Die Zeiten könnten nicht besser sein. An allen Ecken und Enden brennt es, sichtbar und unsichtbar. Wir wissen, dass das Unsichtbare viel verheerender ist. Ihre Leiber verwesen so oder so, ob sie massenhaft durch Gewalt umkommen oder altersschwach im Bett sterben. Jedenfalls gelingt es uns immer mehr ihre Seelen zu vergiften: Sich nur von der eigenen, auf Autonomie pochenden Vernunft leiten und die darin nistende lüsterne Gier als Selbstverwirklichung in Freiheit erscheinen lassen! Das klingt gut. Die natürlichen Neigungen des Aquinaten steigern wir zur reinen Gier in allen Strebungen:
• Aus Selbsterhaltung wird Völlerei,
• aus Selbstbehauptung ohne Rücksicht Macht ausüben,
• aus Arterhaltung möglichst nichts,
• aus der damit einhergehenden Lust aber sollen Sexsüchtige werden,
• aus dem Drang nach Wahrheit darf nur pure Neugier sprießen, nicht mehr.
• Gier in einem modernen Refugium, an Aktienbörsen, kann ganze Gesellschaften in den Abgrund reißen.

2. Eine Welt ohne Erbsünde

Auch die Aushöhlung von Lebensordnungen schreitet voran. Der erbsündliche Bruch, der alle Lebensordnungen durchzieht wird mehr und mehr unvermittelbar. In der Katechese kommt er so gut wie nicht mehr vor. Die Rede von „Lebenswirklichkeiten“ haben die Rede von „Lebensordnungen“ oder klassisch gesprochen Seinsordnungen ersetzt. Selbst Bischöfe sind uns damit auf den Leim gegangen. Wenn es keine Ordnungen mehr gibt, sondern nur Wirklichkeiten, die so sind, wie sie sind, erübrigt sich die Rede vom erbsündlichen Bruch. Was soll denn schon gestört oder gebrochen werden, wenn es nichts mehr zu stören oder zu brechen gibt? Alles Unheil ist dann schieres Verhängnis, nur noch Naturkatastrophe, keine Kulturkatastrophe mehr. Not, Elend, Leid und Bruch in der Welt gibt es nur in ihrer beängstigenden Konkretheit, abstrakt als Störung einer Ordnung ist das alles dann von gestern.
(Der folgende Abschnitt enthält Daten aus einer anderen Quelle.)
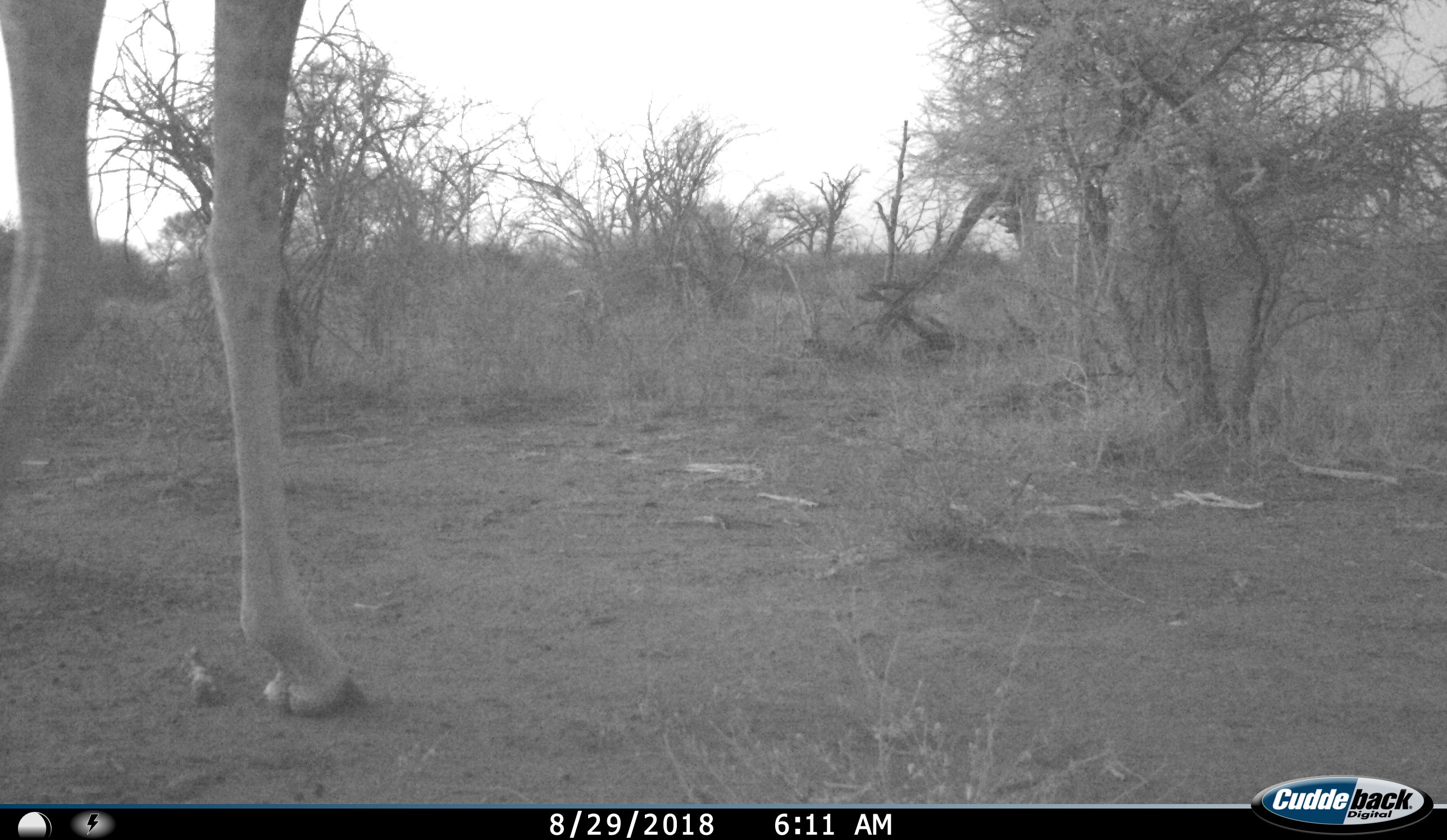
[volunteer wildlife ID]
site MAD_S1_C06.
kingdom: Animalia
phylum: Chordata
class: Mammalia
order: Artiodactyla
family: Giraffidae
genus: Giraffa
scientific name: Giraffa camelopardalis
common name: giraffe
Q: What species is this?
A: Giraffe (Giraffa camelopardalis).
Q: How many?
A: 1.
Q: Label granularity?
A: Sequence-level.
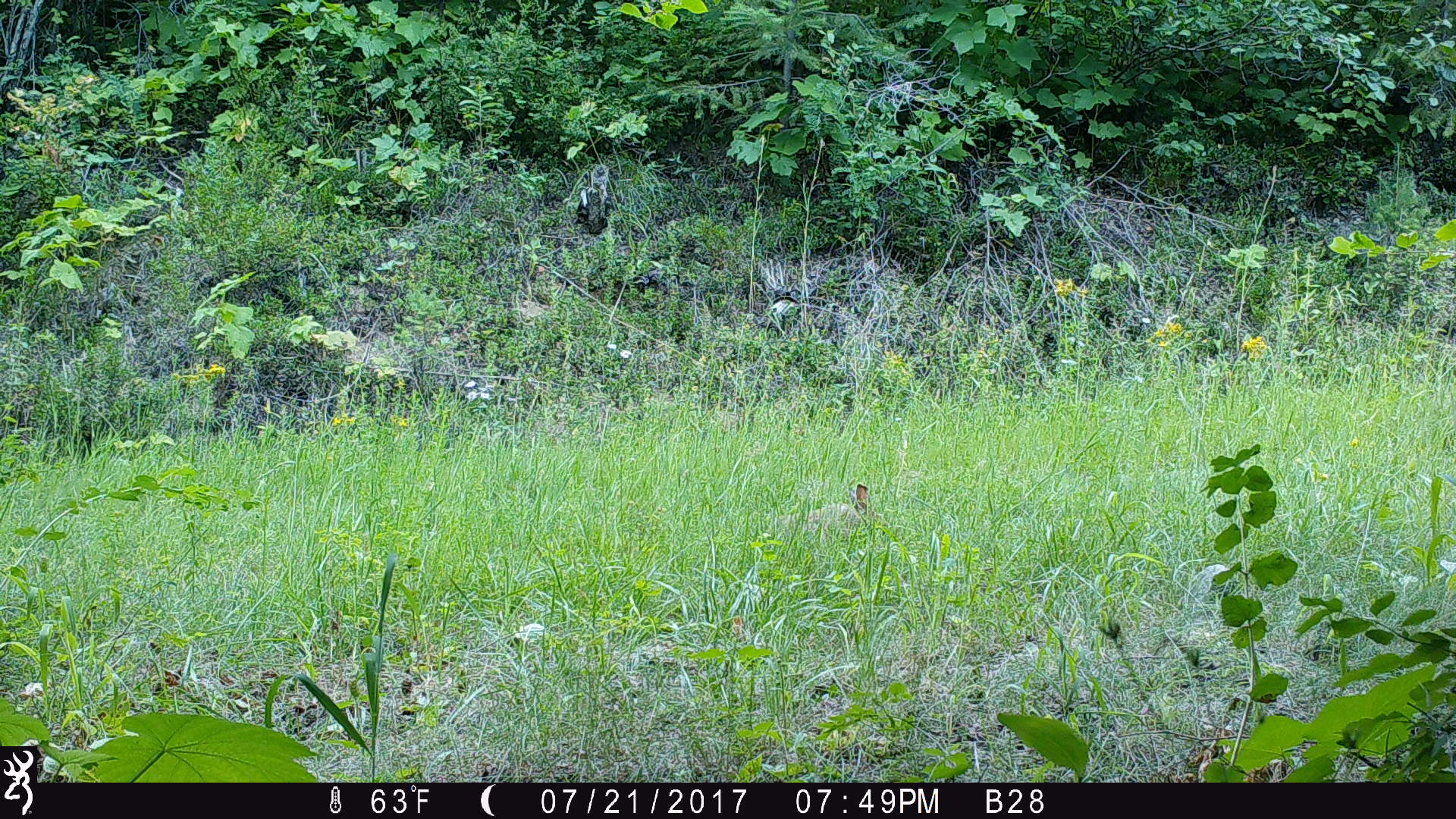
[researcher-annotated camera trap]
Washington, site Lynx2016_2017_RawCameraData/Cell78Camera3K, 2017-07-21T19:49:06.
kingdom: Animalia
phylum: Chordata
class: Mammalia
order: Lagomorpha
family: Leporidae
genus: Lepus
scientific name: Lepus americanus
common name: snowshoe hare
Lepus americanus (snowshoe hare). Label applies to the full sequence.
Soweit sie noch Sünde als Verhängnis diskutieren, wird ihr Ursprung rätselhaft bleiben. Auch wenn es förmlich „nach Schwefel riecht“, halten sie ihn eher für den Körpergeruch des Nichts als für unser einen. Ein jüngst verstorbener einflussreicher Theologe hat die biblischen Berichte über uns, einmal mehr, als Mythos entsorgt. Es ist ihm allerdings gelungen, Sünde als die Freiheit korrumpierendes Verhängnis ungemein penibel und erschreckend darzustellen. Dennoch begreifen sie die Ursünde als verführerische Macht nur in einer Es-Struktur. Mit aller denkerischen Schärfe wird ihre Er-Struktur niedergehalten, wenn keine menschlichen Täter auszumachen sind. So sollte es bleiben. WIR sind die ersten gewesen, die sich empörten! Das gestehen sie uns nicht zu. Sie haben fein säuberlich alles ausgeblendet, was wir in der Schöpfung angerichtet haben. Wenn man natürlich unsichtbare und sichtbare Schöpfung hermetisch voneinander abriegelt, oder an eine unsichtbare gar nicht mehr glaubt, dann nimmt man nicht wahr, dass die Ursünde ein Riss durch Himmel und Erde ist. Den Jubel der Himmlischen, dass sie uns los sind und ihren gleichzeitigen Weheruf, da wir jetzt alles Darunterliegende, Land und Meer (Apk, 12,12) mit unserem Hass heimsuchen, ist für sie ein weiterer Mythos. Als Verursacher alles Bösen und Verführer zu jeglichem Übel sind wir fein raus. Unsere Verführung zur
• Gottvergessenheit,
• Selbstherrlichkeit und
• (an die) Welt-verloren-heit
nistet für sie rätselhaft in der Ursünde, wenn sie ihre Vernunft nicht mehr auf uns als Wurzel des Bösen ausrichten. Kirchliche Frömmigkeit weiß das noch und hat gegengesteuert:
• Gebet gegen Gottvergessenheit,
• Fasten gegen Selbstherrlichkeit und
• Almosengeben gegen Weltverlorenheit.
Auch der Glaube an eine ursprüngliche Ordnung, die wir gestört haben, ist dann nicht mehr zu vermitteln. Sie fürchten die Blamage vor der säkularen Vernunft.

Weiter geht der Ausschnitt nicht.